**ASSIGNMENT**
Leaving out all pictures, return the records word for word.
Top of EXERCISE INPUT
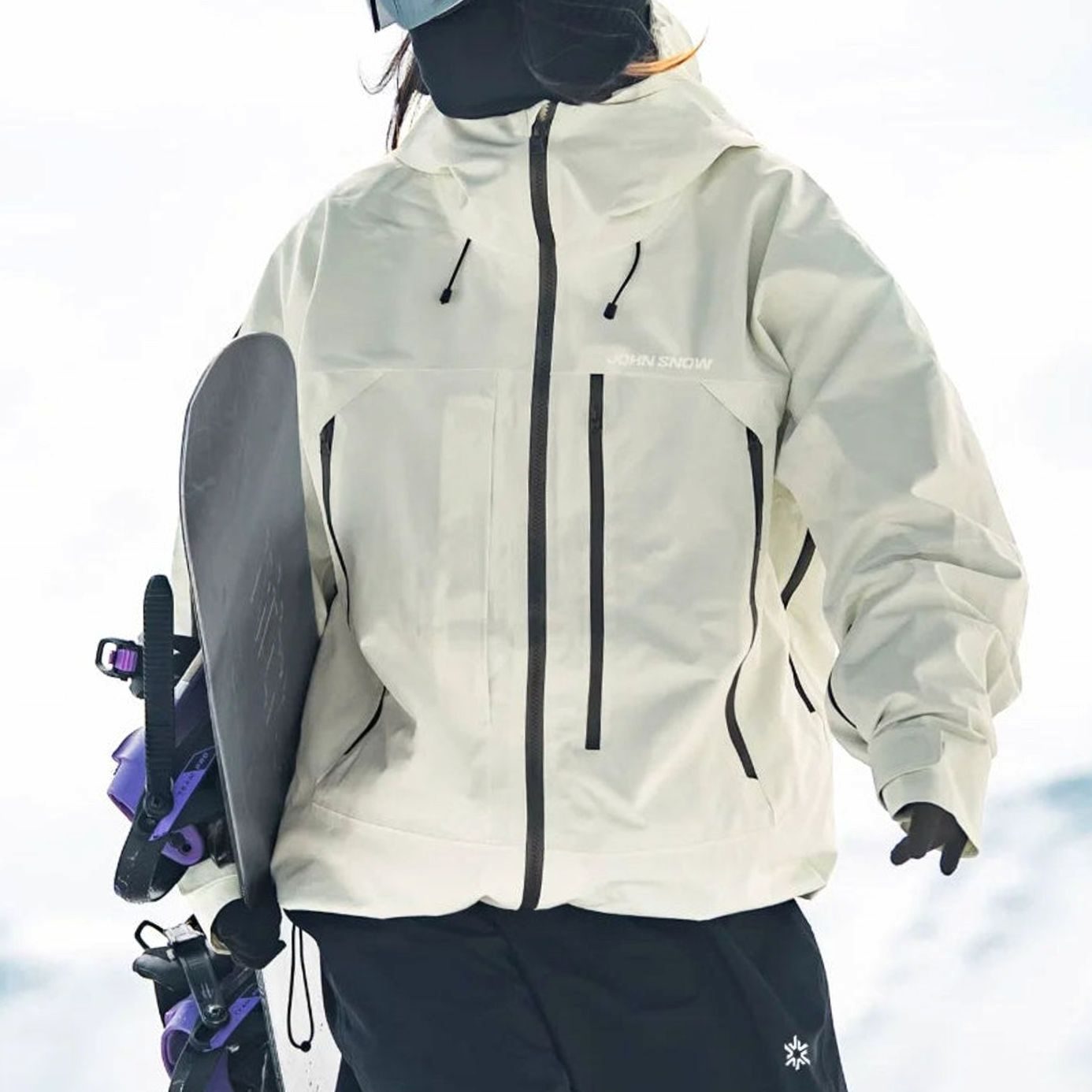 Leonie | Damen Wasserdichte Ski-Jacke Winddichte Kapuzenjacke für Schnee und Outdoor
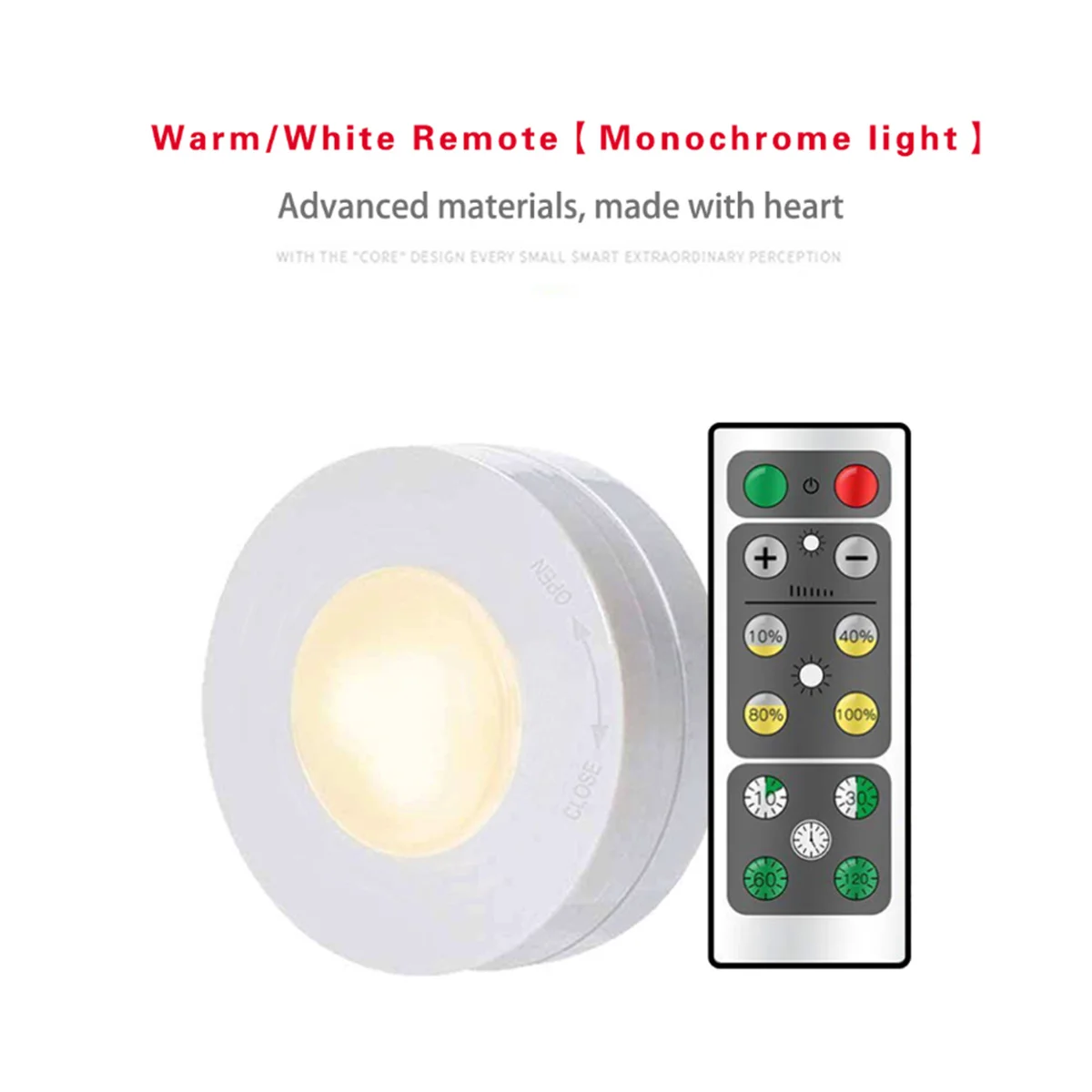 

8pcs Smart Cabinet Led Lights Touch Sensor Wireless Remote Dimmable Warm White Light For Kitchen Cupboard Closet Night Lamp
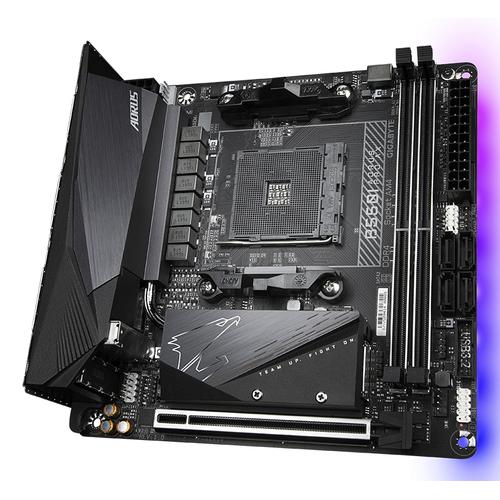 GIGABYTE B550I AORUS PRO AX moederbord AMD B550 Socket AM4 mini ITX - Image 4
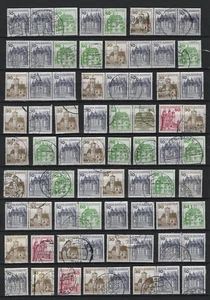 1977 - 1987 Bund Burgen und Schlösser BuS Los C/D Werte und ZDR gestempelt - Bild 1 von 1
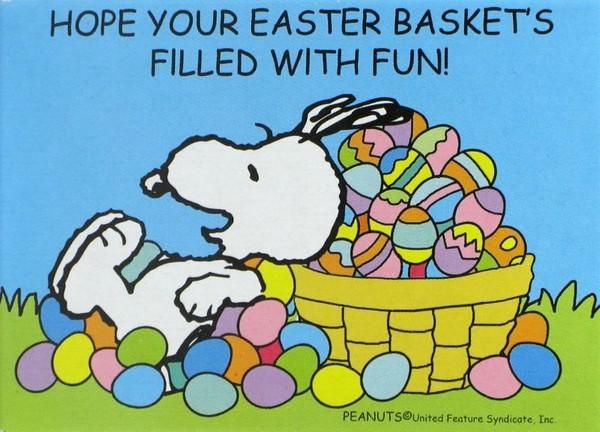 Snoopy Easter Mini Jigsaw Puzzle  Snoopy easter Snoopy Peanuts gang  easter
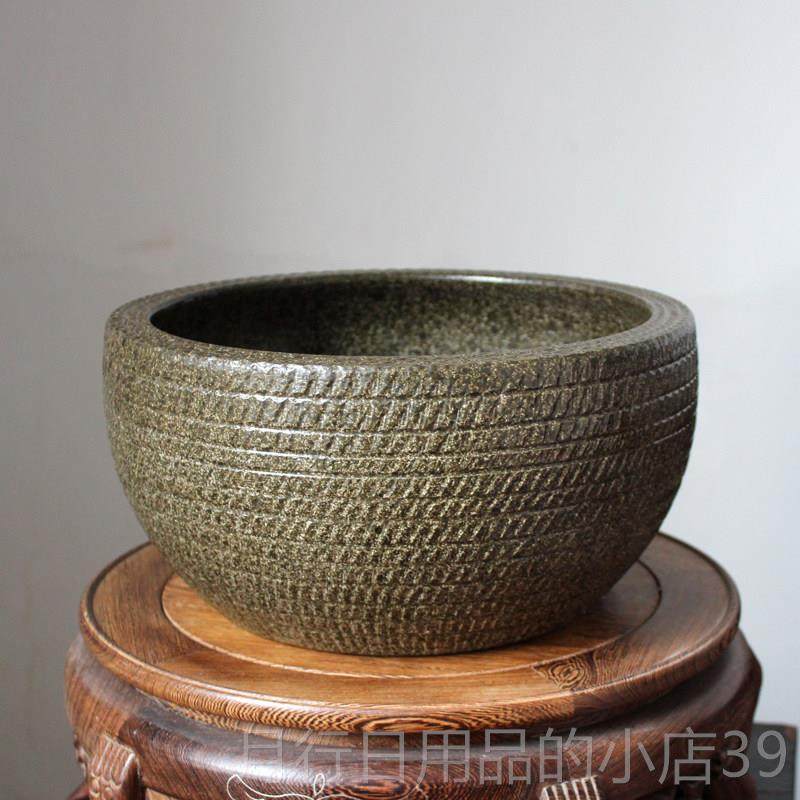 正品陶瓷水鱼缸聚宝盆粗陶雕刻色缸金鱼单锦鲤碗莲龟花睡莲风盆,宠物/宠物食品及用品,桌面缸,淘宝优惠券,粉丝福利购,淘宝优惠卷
Bottom of EXERCISE INPUT
**ANSWER TO THIS EXERCISE**
 Leonie | Damen Wasserdichte Ski-Jacke Winddichte Kapuzenjacke für Schnee und Outdoor

8pcs Smart Cabinet Led Lights Touch Sensor Wireless Remote Dimmable Warm White Light For Kitchen Cupboard Closet Night Lamp
 GIGABYTE B550I AORUS PRO AX moederbord AMD B550 Socket AM4 mini ITX - Image 4
 1977 - 1987 Bund Burgen und Schlösser BuS Los C/D Werte und ZDR gestempelt - Bild 1 von 1
 Snoopy Easter Mini Jigsaw Puzzle  Snoopy easter Snoopy Peanuts gang  easter
 正品陶瓷水鱼缸聚宝盆粗陶雕刻色缸金鱼单锦鲤碗莲龟花睡莲风盆,宠物/宠物食品及用品,桌面缸,淘宝优惠券,粉丝福利购,淘宝优惠卷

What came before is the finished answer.